Notes d'actu.

Notre récit d’un monde en mouvement.

Traçage

L’évocation de « 1984 » et de « Big Brother » est devenue un lieu commun. Nous vivons dans une société de surveillance. On laisse des traces lorsque l’on navigue sur Internet, lorsque l’on se déplace dans le métro, lorsque l’on consulte son médecin, lorsque l’on retire de l’argent à la banque, lorsque l’on intervient sur les réseaux sociaux, lorsque l’on utilise son smartphone ou son GPS (et même quand on le laisse éteint). Si toutes ces traces étaient mises bout à bout, c’est un tableau complet de notre emploi du temps, de nos allées et venues, de nos rencontres, de nos opinions, de notre vie intime qui pourrait être brossé. Bien sûr, trop d’informations tue l’information, et celles que nous voudrions garder pour nous peuvent être noyées au milieu de millions d’autres. Mais des algorithmes de plus en plus puissants permettent de traiter des données de plus en plus nombreuses, rendant potentiellement transparent le panoptique social. Cela ne suffit pas à dénoncer les techniques ainsi mises en œuvre. Leur utilisation répond aussi à des fonctions utiles, et parfois nécessaires à la vie sociale. Il serait vain de prétendre revenir à un mythique XIXe siècle prolongé. La question n’est pas tant de faire disparaître les moyens modernes de communication et d’informations que de savoir comment il est possible de contourner le piège totalitaire qu’elles autorisent.

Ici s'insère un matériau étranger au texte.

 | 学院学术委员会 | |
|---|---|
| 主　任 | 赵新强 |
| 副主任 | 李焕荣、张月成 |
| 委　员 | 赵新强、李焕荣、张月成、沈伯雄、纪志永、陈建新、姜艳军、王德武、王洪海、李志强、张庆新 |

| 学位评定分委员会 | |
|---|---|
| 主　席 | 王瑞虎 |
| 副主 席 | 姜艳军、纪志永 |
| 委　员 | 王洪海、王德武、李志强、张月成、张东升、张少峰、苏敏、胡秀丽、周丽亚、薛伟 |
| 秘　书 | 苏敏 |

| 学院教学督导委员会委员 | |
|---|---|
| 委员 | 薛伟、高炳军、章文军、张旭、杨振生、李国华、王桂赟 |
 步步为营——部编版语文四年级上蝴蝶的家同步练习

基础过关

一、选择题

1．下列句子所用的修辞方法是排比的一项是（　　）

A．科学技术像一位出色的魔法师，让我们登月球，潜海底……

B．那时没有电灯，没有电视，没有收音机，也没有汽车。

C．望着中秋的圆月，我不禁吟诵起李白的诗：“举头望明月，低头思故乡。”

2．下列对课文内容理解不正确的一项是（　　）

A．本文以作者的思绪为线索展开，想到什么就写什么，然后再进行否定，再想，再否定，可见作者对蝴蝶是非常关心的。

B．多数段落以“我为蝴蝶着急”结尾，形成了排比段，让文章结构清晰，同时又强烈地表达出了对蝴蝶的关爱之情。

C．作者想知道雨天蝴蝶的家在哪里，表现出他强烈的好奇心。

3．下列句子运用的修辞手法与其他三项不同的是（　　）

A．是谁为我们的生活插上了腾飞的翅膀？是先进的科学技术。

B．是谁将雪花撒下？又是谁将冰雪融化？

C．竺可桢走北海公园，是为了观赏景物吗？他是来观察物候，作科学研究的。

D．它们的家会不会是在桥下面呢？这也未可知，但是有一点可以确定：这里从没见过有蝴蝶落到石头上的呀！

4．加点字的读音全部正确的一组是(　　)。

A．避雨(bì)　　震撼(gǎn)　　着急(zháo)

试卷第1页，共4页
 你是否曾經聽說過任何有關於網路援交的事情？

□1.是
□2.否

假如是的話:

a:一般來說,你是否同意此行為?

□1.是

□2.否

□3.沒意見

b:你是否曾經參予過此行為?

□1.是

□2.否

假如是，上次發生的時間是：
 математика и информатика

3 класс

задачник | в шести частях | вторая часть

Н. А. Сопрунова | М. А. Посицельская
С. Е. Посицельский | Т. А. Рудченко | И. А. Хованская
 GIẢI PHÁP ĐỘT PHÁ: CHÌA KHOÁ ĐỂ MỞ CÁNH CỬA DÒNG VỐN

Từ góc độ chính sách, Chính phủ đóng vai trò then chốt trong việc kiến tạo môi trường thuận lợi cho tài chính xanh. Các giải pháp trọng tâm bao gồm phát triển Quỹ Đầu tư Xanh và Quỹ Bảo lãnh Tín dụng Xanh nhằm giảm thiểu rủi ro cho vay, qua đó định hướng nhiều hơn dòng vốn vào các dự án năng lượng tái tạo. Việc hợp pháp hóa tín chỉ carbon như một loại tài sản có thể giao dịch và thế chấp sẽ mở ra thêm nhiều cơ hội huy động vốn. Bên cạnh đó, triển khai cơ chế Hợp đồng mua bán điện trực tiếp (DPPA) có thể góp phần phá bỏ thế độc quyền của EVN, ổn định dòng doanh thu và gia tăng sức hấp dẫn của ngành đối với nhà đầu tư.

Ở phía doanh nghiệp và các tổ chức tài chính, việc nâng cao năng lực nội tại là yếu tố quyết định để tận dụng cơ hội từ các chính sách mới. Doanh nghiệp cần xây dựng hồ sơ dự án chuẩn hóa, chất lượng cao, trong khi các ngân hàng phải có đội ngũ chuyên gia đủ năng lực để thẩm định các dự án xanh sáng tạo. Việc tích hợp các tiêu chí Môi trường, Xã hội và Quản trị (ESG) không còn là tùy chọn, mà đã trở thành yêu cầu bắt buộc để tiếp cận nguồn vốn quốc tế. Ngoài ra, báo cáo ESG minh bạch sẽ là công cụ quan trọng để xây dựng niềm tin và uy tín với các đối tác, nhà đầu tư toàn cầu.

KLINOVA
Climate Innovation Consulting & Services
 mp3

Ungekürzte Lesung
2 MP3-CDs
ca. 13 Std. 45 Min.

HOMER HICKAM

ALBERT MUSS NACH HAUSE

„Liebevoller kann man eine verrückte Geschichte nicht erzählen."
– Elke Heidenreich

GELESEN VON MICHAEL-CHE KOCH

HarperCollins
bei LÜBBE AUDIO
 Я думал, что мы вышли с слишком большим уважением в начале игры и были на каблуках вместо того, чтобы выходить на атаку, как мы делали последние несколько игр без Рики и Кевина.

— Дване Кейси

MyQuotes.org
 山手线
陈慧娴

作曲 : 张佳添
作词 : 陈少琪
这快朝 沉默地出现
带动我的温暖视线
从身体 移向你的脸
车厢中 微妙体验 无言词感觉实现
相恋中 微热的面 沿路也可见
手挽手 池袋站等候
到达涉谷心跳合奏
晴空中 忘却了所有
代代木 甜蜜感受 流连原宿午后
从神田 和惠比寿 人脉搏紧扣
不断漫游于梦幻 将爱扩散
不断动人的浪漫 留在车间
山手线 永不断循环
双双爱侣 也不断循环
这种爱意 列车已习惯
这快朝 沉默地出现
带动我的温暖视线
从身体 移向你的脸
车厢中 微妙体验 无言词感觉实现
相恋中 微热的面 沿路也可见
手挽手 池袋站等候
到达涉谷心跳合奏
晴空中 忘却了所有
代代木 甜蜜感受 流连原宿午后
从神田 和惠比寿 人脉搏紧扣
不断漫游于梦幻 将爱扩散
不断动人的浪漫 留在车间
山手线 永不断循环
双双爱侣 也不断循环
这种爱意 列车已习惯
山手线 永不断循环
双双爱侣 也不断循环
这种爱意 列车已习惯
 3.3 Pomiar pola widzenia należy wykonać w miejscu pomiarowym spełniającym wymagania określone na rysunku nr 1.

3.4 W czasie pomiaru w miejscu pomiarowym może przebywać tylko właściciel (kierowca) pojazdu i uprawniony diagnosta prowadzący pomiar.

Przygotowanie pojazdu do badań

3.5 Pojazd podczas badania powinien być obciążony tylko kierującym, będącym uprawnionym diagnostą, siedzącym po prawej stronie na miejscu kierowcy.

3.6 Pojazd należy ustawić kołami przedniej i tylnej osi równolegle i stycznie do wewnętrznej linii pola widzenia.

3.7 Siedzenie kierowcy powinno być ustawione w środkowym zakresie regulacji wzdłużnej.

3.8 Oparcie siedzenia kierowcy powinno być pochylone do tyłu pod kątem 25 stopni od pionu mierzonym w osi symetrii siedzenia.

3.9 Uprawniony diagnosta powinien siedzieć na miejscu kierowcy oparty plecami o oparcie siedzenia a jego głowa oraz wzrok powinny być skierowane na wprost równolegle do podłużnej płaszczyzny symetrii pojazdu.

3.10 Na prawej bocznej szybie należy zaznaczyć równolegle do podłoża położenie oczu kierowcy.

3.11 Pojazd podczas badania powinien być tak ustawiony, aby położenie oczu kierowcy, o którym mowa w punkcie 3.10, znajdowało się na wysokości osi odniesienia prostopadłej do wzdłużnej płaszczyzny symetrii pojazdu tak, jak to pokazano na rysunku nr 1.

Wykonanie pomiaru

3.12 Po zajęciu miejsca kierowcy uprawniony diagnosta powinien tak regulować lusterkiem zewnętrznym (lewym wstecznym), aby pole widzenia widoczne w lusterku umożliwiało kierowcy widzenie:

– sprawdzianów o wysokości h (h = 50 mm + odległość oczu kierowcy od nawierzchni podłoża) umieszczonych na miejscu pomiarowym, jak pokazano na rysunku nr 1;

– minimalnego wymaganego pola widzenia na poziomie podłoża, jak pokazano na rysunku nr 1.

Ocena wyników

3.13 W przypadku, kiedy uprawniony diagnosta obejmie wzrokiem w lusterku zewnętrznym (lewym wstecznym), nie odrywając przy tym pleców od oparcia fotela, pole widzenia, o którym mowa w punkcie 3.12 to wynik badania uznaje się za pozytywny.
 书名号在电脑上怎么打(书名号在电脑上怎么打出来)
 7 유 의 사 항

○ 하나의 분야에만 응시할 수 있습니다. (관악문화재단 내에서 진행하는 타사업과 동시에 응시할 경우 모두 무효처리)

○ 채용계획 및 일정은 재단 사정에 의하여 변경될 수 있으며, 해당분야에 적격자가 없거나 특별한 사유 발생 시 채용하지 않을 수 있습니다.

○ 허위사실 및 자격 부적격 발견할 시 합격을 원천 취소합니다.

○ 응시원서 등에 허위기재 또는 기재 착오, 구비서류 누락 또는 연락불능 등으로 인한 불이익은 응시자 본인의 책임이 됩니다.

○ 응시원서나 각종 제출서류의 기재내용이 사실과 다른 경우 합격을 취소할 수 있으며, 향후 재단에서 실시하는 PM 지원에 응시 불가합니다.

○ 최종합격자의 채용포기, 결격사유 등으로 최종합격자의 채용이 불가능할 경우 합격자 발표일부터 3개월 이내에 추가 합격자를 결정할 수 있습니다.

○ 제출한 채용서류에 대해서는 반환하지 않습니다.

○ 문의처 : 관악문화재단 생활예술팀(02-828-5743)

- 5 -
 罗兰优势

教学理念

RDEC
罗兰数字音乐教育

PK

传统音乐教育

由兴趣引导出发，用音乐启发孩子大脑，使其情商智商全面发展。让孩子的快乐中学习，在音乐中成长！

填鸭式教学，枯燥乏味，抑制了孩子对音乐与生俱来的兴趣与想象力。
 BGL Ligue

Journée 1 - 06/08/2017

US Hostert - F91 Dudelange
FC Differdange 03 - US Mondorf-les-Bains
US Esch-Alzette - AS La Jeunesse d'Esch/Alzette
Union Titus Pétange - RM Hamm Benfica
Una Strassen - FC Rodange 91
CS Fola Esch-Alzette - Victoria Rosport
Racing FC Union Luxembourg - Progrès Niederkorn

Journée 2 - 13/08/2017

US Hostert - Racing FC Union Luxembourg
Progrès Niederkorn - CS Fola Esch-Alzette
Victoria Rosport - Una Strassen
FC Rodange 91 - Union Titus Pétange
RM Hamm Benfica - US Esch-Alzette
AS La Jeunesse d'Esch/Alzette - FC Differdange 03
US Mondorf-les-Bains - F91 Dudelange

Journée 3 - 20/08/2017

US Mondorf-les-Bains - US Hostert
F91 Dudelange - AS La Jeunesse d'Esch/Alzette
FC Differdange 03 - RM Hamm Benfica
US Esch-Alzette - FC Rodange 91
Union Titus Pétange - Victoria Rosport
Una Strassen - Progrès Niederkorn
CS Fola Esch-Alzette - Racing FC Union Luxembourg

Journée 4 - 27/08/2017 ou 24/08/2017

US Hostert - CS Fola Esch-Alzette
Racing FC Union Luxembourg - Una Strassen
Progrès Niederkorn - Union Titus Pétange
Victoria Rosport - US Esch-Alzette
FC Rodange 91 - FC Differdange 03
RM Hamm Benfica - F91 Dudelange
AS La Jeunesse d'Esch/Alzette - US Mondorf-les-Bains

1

C’est dans ce contexte qu’une pandémie d’ampleur historique conduisant au confinement de la moitié de l’humanité pose la question du « traçage » épidémiologique, par des applications destinées à identifier les occasions de contaminations et à prendre les mesures de sécurité qui s’ensuivent. Le bénéfice sanitaire d’un tel traçage tombe sous le sens. Son danger pour les libertés publiques aussi. On retrouve ici le vieux dilemme, entre « sécurité » et « liberté », qu’il est rare de penser autrement qu’en termes de renoncement : à quelle part de sécurité faudrait-il renoncer au nom de la liberté, à quelle part de liberté au nom de la sécurité ? Ainsi posée, la question se heurterait à la classique affirmation qu’il ne saurait y avoir de véritable liberté dans l’insécurité et qu’il faudrait renoncer à une part de l’une pour éviter d’être dévoré-e-s par l’autre.

Pourtant, la sécurité n’est ici au prix de la liberté que parce qu’il existe des pouvoirs incontrôlables qui peuvent utiliser les données produites par la technique. On peut ainsi retourner la question en mettant en son centre celle du contrôle démocratique des moyens de traitement de l’information, qui se trouvent aujourd’hui entre les mains de puissances privées ou d’un État séparé de la société et se donnant pour tâche, non de l’organiser mais de la tenir à distance. Ainsi, tant du point de vue économique que social, ce qui rend le « traçage » insupportable est d’abord politique. Et c’est dans l’action politique – dans la révolution – que se trouve la seule solution de notre dilemme.